Tension between Taiwan and China will continue, especially if challenger Tsai Ing-wen of the traditionally anti-Beijing Democratic Progressive Party wins. But neither a win by Tsai nor China-friendly incumbent Ma Ying-jeou is likely to see a return to the pre-2008 prospect of war between China and Taiwan.
Washington would welcome a continued thaw as it tries to improve ties with China without isolating Taiwan. The US government is bound by a 1979 congressional act to support Taiwan's defence but wants to get along with Beijing so it reaps the long-term economic and trade benefits expected from the Chinese economy.
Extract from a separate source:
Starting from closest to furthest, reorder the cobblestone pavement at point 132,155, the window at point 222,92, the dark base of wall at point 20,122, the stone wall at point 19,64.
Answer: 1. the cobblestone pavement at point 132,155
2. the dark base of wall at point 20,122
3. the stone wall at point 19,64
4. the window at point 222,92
China has claimed sovereignty over self-ruled Taiwan since the Chinese civil war of the 1940s. It has not renounced the threat of force to pursue reunification if peaceful means fail.
Independence
President Chen Shui-bian — who governed from 2000-2008 and was backed at the time by Tsai's party — outraged Beijing with his unsuccessful pursuit of constitutional independence for Taiwan, fanning fear that cast China as a major election issue.
For both presidents, dialogue with China was all but impossible.
Ma of the Nationalist Party began engaging China after taking office in 2008. He has brokered regular talks that have produced 16 agreements on items such as investment, tourism, and direct flights, a multibillion-dollar boon to the economy.
Tsai meanwhile, advocates trade talks with China but only if it recognises Taiwan's autonomy. She rejects Ma's dialogue framework, a 1992 agreement that both sides see themselves as part of China but on their own terms.
The schism between support for economic gains and popular distrust will guide policy for either party, predicts Joseph Wu, the government's former head of China affairs and a research fellow at National Cheng Chi University in Taipei. "We need to have better relations with China and we need to be more careful," Wu says.